Instruction for the data below: set down exactly the lines from the line with "setup zapier, make" to the line with "DORMAN 748-673 Power", inclusive, and no others.

*** Opening of Entries shown ***

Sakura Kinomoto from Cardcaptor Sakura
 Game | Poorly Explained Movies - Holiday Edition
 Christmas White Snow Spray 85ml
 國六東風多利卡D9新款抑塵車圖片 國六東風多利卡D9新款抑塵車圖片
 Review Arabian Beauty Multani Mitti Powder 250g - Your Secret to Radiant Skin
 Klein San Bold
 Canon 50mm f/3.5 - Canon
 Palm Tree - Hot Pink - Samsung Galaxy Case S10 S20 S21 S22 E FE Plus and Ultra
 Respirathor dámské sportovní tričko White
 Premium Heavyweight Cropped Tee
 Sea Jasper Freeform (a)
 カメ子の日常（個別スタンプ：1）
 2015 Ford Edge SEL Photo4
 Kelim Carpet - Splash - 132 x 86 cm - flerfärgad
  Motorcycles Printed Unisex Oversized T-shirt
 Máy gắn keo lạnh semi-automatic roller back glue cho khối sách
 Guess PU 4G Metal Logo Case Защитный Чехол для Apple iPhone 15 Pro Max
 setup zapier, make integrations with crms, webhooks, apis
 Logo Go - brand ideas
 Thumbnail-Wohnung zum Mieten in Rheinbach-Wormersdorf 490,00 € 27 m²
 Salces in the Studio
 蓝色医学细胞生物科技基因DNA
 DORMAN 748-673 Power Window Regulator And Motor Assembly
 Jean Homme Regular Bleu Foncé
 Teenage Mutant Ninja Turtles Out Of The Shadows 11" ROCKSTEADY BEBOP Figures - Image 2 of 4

*** Close of Entries shown ***

# [Exercise output]
 setup zapier, make integrations with crms, webhooks, apis
 Logo Go - brand ideas
 Thumbnail-Wohnung zum Mieten in Rheinbach-Wormersdorf 490,00 € 27 m²
 Salces in the Studio
 蓝色医学细胞生物科技基因DNA
 DORMAN 748-673 Power Window Regulator And Motor Assembly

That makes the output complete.